**** THE INPUT

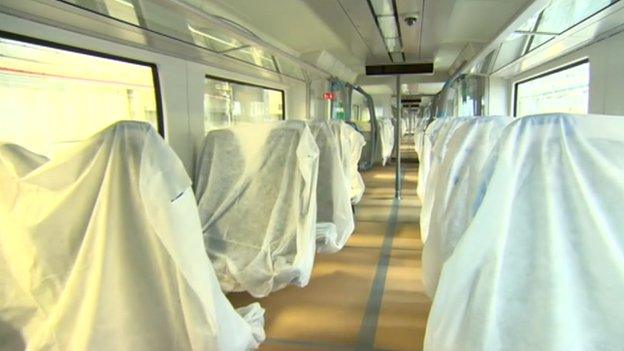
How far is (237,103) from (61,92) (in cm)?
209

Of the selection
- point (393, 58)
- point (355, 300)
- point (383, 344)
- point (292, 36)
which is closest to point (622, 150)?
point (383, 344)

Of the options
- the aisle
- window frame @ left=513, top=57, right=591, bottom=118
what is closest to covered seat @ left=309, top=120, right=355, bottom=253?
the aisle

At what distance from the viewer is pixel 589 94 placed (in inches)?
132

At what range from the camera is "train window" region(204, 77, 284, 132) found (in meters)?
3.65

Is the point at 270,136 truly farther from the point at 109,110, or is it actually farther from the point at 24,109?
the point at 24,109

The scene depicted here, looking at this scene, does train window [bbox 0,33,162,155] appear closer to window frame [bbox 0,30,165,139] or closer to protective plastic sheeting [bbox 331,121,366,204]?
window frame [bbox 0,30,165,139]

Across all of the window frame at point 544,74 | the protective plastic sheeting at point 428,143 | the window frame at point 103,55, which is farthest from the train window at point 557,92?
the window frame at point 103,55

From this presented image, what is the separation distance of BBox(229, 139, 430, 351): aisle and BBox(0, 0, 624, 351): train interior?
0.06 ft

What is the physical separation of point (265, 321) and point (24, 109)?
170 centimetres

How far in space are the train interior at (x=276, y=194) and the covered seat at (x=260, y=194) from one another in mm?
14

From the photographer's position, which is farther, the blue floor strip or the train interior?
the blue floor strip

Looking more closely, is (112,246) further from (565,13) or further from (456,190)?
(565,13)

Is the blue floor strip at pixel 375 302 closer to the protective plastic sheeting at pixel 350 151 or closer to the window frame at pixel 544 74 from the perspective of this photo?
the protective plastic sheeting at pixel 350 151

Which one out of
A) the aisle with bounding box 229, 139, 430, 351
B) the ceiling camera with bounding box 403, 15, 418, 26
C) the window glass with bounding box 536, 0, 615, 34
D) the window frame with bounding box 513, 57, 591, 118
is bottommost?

********

EXERCISE DETAILS:
Print each of the records above exactly as written, leaving no picture in the copy.

ANSWER:
How far is (237,103) from (61,92) (in cm)?
209

Of the selection
- point (393, 58)
- point (355, 300)
- point (383, 344)
- point (292, 36)
which is closest to point (622, 150)?
point (383, 344)

Of the options
- the aisle
- window frame @ left=513, top=57, right=591, bottom=118
what is closest to covered seat @ left=309, top=120, right=355, bottom=253?
the aisle

At what distance from the viewer is pixel 589 94 placed (in inches)?
132

At what range from the camera is "train window" region(204, 77, 284, 132) found (in meters)?
3.65

Is the point at 270,136 truly farther from the point at 109,110, or is it actually farther from the point at 24,109?
the point at 24,109

The scene depicted here, looking at this scene, does train window [bbox 0,33,162,155] appear closer to window frame [bbox 0,30,165,139] or closer to protective plastic sheeting [bbox 331,121,366,204]?
window frame [bbox 0,30,165,139]

Across all of the window frame at point 544,74 | the protective plastic sheeting at point 428,143 | the window frame at point 103,55, which is farthest from the train window at point 557,92?
the window frame at point 103,55

From this presented image, what is the separation distance of BBox(229, 139, 430, 351): aisle and BBox(0, 0, 624, 351): train interior?
0.06 ft

What is the physical separation of point (265, 321) and point (24, 109)?
170 centimetres

How far in space are the train interior at (x=276, y=194) and the covered seat at (x=260, y=194) from one another in mm?
14

From the photographer's position, which is farther, the blue floor strip or the train interior?
the blue floor strip

Looking more closely, is (112,246) further from (565,13) or further from (456,190)?
(565,13)

Is the blue floor strip at pixel 375 302 closer to the protective plastic sheeting at pixel 350 151 or closer to the window frame at pixel 544 74 from the perspective of this photo?
the protective plastic sheeting at pixel 350 151

Which one out of
A) the aisle with bounding box 229, 139, 430, 351
B) the ceiling camera with bounding box 403, 15, 418, 26
C) the window glass with bounding box 536, 0, 615, 34
D) the window frame with bounding box 513, 57, 591, 118
is bottommost?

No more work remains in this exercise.